PROMPT>
How many lines of the items below contain the word "point"? Reply with the number alone.

INFORMATION GIVEN>
• • •

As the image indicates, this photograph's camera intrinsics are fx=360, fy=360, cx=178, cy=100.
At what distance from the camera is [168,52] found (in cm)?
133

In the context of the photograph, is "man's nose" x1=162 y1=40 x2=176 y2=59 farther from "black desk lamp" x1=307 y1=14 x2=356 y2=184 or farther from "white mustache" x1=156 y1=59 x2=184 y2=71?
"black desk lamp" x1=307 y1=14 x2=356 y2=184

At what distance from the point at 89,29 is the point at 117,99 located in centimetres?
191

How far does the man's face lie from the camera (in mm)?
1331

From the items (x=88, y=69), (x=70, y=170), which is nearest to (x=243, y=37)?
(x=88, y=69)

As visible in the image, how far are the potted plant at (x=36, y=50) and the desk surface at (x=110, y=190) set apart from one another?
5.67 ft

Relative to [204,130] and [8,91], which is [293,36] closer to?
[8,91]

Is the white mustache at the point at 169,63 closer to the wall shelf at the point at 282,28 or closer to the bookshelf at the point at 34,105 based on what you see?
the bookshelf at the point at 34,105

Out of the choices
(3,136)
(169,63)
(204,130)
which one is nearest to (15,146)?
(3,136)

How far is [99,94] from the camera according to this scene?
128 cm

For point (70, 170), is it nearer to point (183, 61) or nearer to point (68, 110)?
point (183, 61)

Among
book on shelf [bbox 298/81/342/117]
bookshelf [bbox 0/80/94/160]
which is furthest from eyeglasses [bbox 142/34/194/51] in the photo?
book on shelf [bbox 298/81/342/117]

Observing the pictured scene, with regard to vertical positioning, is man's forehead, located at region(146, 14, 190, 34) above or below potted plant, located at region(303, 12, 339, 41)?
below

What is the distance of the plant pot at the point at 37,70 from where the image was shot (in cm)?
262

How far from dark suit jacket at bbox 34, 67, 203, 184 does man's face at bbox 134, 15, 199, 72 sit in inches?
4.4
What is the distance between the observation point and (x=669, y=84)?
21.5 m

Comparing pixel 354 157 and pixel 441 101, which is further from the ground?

• • •

FULL OUTPUT>
7